THE EXERCISE:
Copy every one of the lines below exactly, and leave the pictures out of your copy.

AVAILABLE RECORDS:
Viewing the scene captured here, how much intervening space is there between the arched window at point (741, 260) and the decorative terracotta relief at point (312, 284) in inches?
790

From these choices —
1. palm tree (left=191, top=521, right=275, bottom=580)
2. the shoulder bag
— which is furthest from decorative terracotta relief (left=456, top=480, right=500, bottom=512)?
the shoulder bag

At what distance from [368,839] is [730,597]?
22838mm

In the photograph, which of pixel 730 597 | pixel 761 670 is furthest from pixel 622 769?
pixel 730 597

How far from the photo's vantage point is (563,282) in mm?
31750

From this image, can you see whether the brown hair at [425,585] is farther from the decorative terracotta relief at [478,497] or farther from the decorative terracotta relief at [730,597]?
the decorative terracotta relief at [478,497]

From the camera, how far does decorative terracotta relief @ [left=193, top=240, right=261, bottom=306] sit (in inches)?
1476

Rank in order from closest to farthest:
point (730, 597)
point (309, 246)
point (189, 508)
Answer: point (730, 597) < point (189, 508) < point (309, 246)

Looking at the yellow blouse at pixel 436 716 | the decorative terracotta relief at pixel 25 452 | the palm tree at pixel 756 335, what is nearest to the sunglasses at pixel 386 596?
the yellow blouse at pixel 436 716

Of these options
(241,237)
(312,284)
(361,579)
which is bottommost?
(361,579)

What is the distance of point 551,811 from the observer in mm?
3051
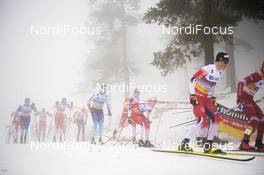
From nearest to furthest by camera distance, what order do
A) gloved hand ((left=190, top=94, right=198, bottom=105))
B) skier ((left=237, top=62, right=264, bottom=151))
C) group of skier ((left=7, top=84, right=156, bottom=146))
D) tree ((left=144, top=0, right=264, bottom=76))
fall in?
gloved hand ((left=190, top=94, right=198, bottom=105)) < skier ((left=237, top=62, right=264, bottom=151)) < tree ((left=144, top=0, right=264, bottom=76)) < group of skier ((left=7, top=84, right=156, bottom=146))

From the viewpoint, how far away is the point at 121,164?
523 cm

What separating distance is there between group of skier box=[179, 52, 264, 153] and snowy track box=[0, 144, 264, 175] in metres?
0.60

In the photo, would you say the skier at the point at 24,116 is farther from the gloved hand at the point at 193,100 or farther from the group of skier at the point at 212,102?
the gloved hand at the point at 193,100

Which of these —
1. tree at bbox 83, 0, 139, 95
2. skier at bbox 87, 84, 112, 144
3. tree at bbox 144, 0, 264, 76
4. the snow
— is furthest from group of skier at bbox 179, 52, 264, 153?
tree at bbox 83, 0, 139, 95

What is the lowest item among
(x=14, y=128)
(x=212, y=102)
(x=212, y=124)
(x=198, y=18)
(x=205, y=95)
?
(x=14, y=128)

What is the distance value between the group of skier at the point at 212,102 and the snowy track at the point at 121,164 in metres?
0.60

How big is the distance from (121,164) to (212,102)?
2.49 meters

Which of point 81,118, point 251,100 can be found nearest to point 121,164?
point 251,100

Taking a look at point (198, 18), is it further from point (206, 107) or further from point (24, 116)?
point (24, 116)

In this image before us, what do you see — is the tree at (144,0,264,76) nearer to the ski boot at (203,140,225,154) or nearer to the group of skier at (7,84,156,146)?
the group of skier at (7,84,156,146)

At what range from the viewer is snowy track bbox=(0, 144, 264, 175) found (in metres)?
4.79

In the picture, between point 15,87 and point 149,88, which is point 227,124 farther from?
point 15,87

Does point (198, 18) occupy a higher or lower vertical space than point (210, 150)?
higher

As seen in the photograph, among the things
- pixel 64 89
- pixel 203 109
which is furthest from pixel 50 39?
pixel 203 109
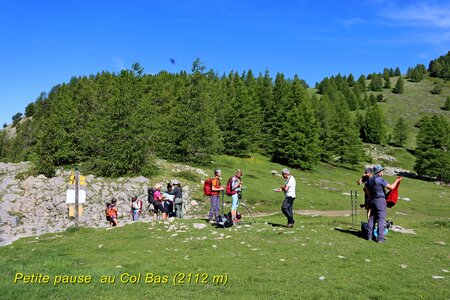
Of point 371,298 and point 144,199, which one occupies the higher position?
point 371,298

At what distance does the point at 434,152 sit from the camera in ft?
248

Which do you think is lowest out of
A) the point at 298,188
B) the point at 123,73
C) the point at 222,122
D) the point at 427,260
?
the point at 298,188

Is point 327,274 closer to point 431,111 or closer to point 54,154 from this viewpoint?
point 54,154

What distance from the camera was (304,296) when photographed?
8.20m

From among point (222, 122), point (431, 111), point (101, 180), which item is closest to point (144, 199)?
point (101, 180)

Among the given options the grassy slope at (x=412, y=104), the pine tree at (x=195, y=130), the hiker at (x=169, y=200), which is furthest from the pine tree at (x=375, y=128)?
the hiker at (x=169, y=200)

REPLY:
Viewing the scene captured here, how much intervening space is there between the arched window at point (741, 260) and the decorative terracotta relief at point (312, 284) in inches?
790

From these choices —
1. palm tree (left=191, top=521, right=275, bottom=580)
2. the shoulder bag
— which is furthest from decorative terracotta relief (left=456, top=480, right=500, bottom=512)?
the shoulder bag

At what distance from [368,839] is [730,597]?
22838mm

In the photograph, which of pixel 730 597 | pixel 761 670 is furthest from pixel 622 769?
pixel 730 597

How far from the photo's vantage point is (563,282) in mm?
31750

From this image, can you see whether the brown hair at [425,585] is farther from the decorative terracotta relief at [478,497] or farther from the decorative terracotta relief at [730,597]?
the decorative terracotta relief at [478,497]

From the camera, how far does decorative terracotta relief @ [left=193, top=240, right=261, bottom=306] sit (in inches)?
1476

Rank in order from closest to farthest:
point (730, 597)
point (309, 246)
point (189, 508)
Answer: point (730, 597) < point (189, 508) < point (309, 246)

Looking at the yellow blouse at pixel 436 716 | the decorative terracotta relief at pixel 25 452 | the palm tree at pixel 756 335, what is nearest to the sunglasses at pixel 386 596?
the yellow blouse at pixel 436 716

Of these options
(241,237)
(312,284)
(361,579)
which is bottommost?
(361,579)

What is the distance of point 551,811 from the observer in mm?
3051
From nearest to furthest by camera distance, what order do
A) gloved hand ((left=190, top=94, right=198, bottom=105))
B) skier ((left=237, top=62, right=264, bottom=151))
C) group of skier ((left=7, top=84, right=156, bottom=146))
D) tree ((left=144, top=0, right=264, bottom=76))
fall in?
gloved hand ((left=190, top=94, right=198, bottom=105)) < skier ((left=237, top=62, right=264, bottom=151)) < tree ((left=144, top=0, right=264, bottom=76)) < group of skier ((left=7, top=84, right=156, bottom=146))

From the viewpoint, how far away is the point at 121,164?
523 cm

What separating distance is there between group of skier box=[179, 52, 264, 153] and snowy track box=[0, 144, 264, 175] in metres?
0.60

In the photo, would you say the skier at the point at 24,116 is farther from the gloved hand at the point at 193,100 or farther from the group of skier at the point at 212,102?
the gloved hand at the point at 193,100

Which of these —
1. tree at bbox 83, 0, 139, 95
2. skier at bbox 87, 84, 112, 144
3. tree at bbox 144, 0, 264, 76
4. the snow
— is furthest from group of skier at bbox 179, 52, 264, 153?
tree at bbox 83, 0, 139, 95

What is the lowest item among
(x=14, y=128)
(x=212, y=102)
(x=212, y=124)
(x=198, y=18)
(x=205, y=95)
?
(x=14, y=128)

What is the distance value between the group of skier at the point at 212,102 and the snowy track at the point at 121,164 in metres?
0.60

How big is the distance from (121,164) to (212,102)?
2.49 meters

Which of point 81,118, point 251,100 can be found nearest to point 121,164?
point 251,100

Taking a look at point (198, 18), is it further from point (206, 107) or further from point (24, 116)?
point (24, 116)

In this image before us, what do you see — is the tree at (144,0,264,76) nearer to the ski boot at (203,140,225,154) or nearer to the group of skier at (7,84,156,146)?
the group of skier at (7,84,156,146)

At what range from the viewer is snowy track bbox=(0, 144, 264, 175) found (in metres)?
4.79

In the picture, between point 15,87 and point 149,88, which is point 227,124 farther from?
point 15,87

Does point (198, 18) occupy a higher or lower vertical space than point (210, 150)?
higher

As seen in the photograph, among the things
- pixel 64 89
- pixel 203 109
which is furthest from pixel 50 39?
pixel 203 109
Of point 371,298 and point 144,199, which one occupies the higher position?
point 371,298

At what distance does the point at 434,152 sit from the camera in ft?
248

Which do you think is lowest out of
A) the point at 298,188
B) the point at 123,73
C) the point at 222,122
D) the point at 427,260
?
the point at 298,188

Is point 327,274 closer to point 431,111 or closer to point 54,154 from this viewpoint?
point 54,154

What distance from the camera was (304,296) when photographed?
8.20m

From among point (222, 122), point (431, 111), point (101, 180), which item is closest to point (144, 199)?
point (101, 180)

Among the given options the grassy slope at (x=412, y=104), the pine tree at (x=195, y=130), the hiker at (x=169, y=200), which is furthest from the pine tree at (x=375, y=128)?
the hiker at (x=169, y=200)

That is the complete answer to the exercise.